En dépit de cette victoire haut la main,le MLC doit rester vigilant, car l’attitude paranoïaque du ministre de la Justice laisse penser qu’il a un compte personnel à régler à son ancien chef du parti. Pour rappel, Thambwe Mwamba avait autrefois parié sur une peine de 30 ans de prison contre Bemba dans l’affaire principale et n’a pu récolter que désillusion. Cette nouvelle publiée et largement commentée depuis ce mardi 21 août dans les réseaux sociaux et confirmée par plusieurs sources judiciaires proches de la CPI, vient danvatage confirmer le complot ourdi dans certaines officines pour écarter Jean-Pierre Bemba de la course électorale, à défaut de son assassinat politique, pensent certains cadres du MLC. D’après des informations parvenues à politiques.net, Tambwe Mwamba a été chargé de réunir, par tous les moyens, les éléments aptes pour disqualifier Jean-Pierre Bemba afin de l’obliger à négocier – en position de faiblesse-avec le pouvoir dans la perspective d’un énième glissement de mandat présidentiel, sinon de son désistement en faveur du dauphin désigné par Kabila. Conscient du caractère politiquement dangereux qu’il y aurait d’écarter la candidature de l’ancien vice-président de la République de la course présidentielle, sans mécanismes légaux spécialement ceux prévus dans la loi électorale, Thambwe Mwamba s’est tourné vers la CPI dans l’espoir d’appuyer son obsession sur une décision de justice – en l’occurrence un jugement irrévocable contre le président national du MLC-afin de donner l’apparence de la légalité à sa démarche , révèle un juriste vérificateur de la CENI, sous le sceau de l’anonymat. 







Depuis l’annonce et le dépôt de candidature de Jean-Pierre Bemba pour l’élection présidentielle du 23 décembre prochain, certains laboratoires de la majorité tentent d’influencer la centrale électorale de se substituer à la Cour Constitutionnelle, pour invalider la candidature de JP Bemba à la suite de sa condamnation pour subornation des témoins.
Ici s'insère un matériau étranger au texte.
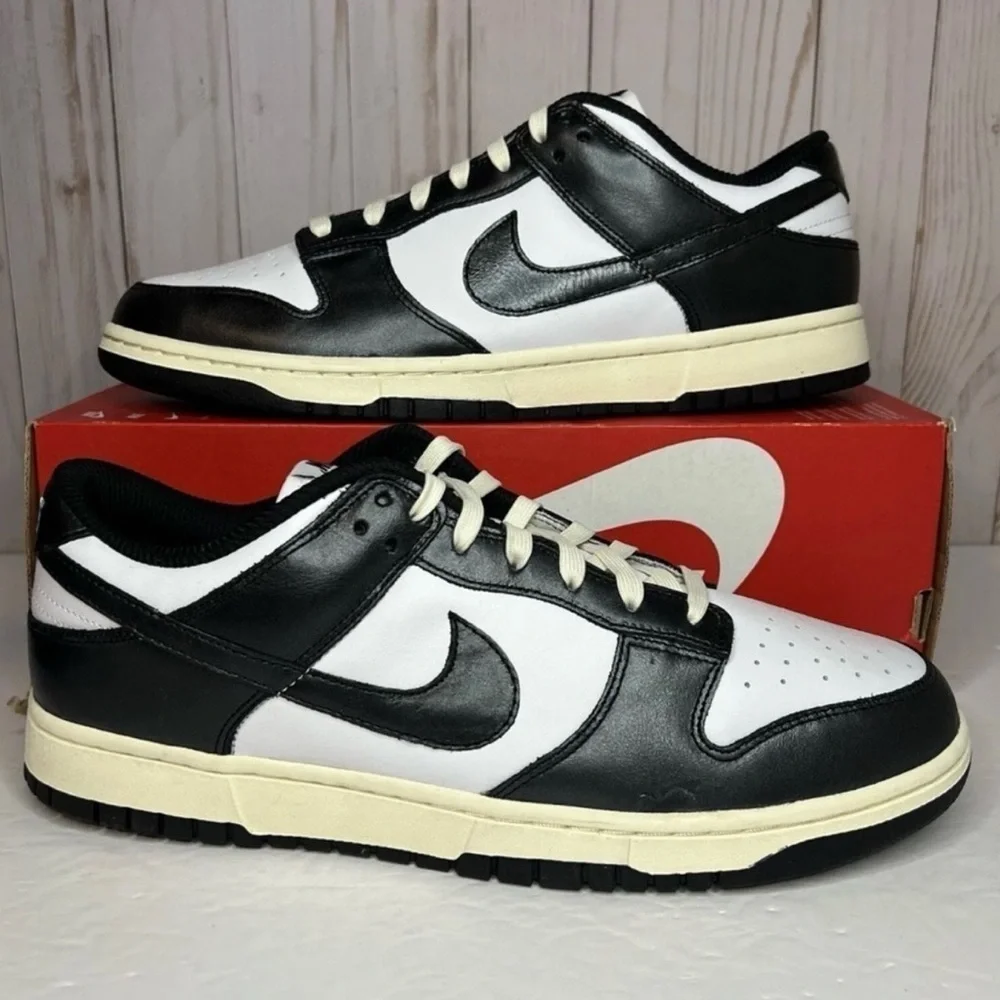 Nike Dunks Pandas Low Top Tennis Shoes, Men’s Size 8, NIB Dead Stock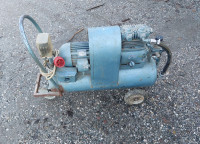 Kompresor za zrak dvobatni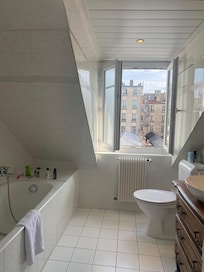 Bathroom with tub & sprayer (no shower)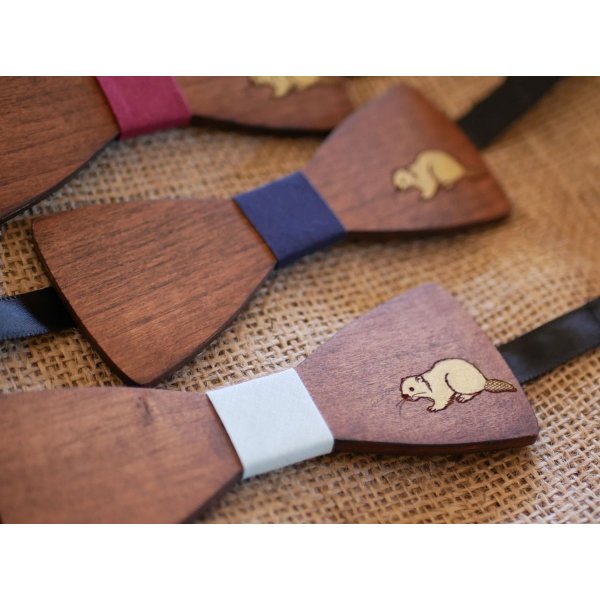 Wooden bow tie, customizable design, engraved and painted, made in France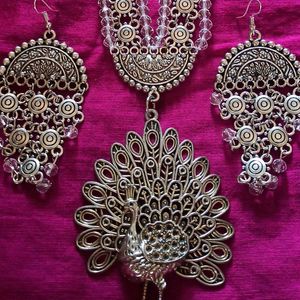 Premium Quality Neck Piece With Earrings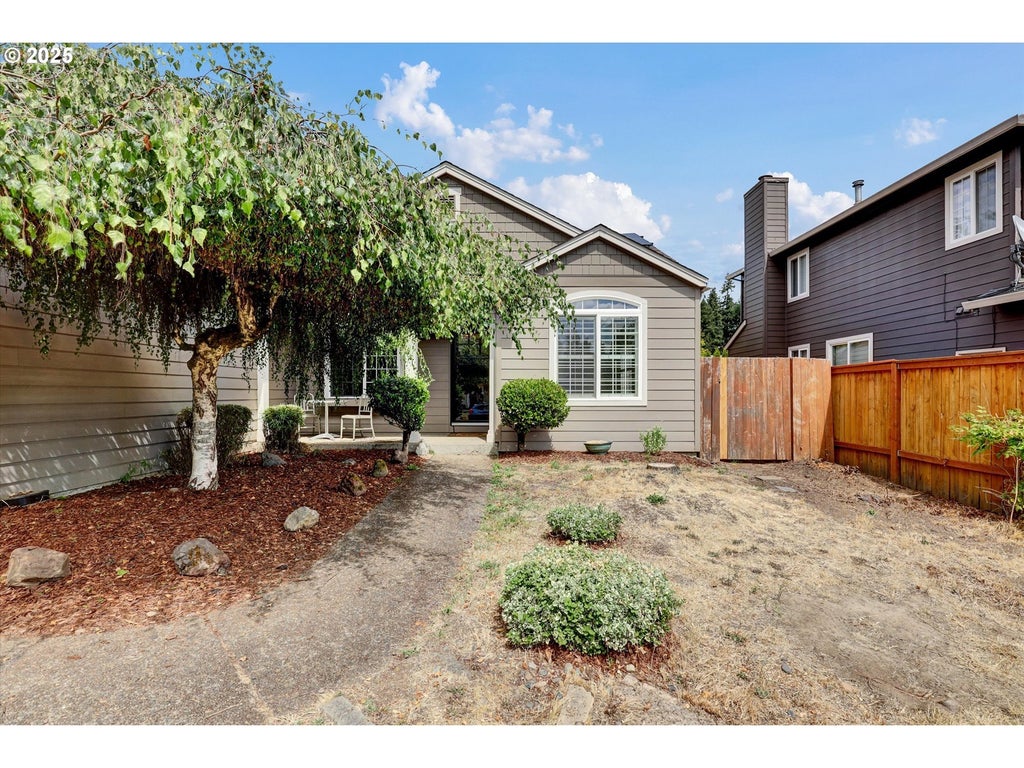 175 Ne Chancellor Ct, Hillsboro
Une affaire encore pendante au niveau de la chambre de première instance de la CPI. Désespérément, les détracteurs de Bemba se livrent à des interprétations par analogie entre Subornation et corruption, pourtant dissociées par le code pénal congolais. En effet, les articles 129 et 147 du code pénal montrent clairement la différence entre les deux faits infractionnels. Nullement condamné pour corruption, Bemba ne peut-être concerné et inquiété sur base de la loi électorale, affirme notamment un diplomate basé à Kinshasa. La constitution du pays et la loi électorale en vigueur n’autorisent pas la CENI de juger du contentieux d’un dossier de candidature. 



La compétence revenant ainsi aux cours et tribunaux. La patate chaude est désormais entre les mains de Corneille Naanga comme avait interpellé la députée Eve Bazaiba Masudi, Secrétaire Générale du MLC, reçue tour à tour par les confessions religieuses,les ambassadeurs et Madame Catherine Samba Panza, présidente honoraire de la RCA qui conduisait la mission de solidarité ONU,UA, CIRGL et ONUFEMMES.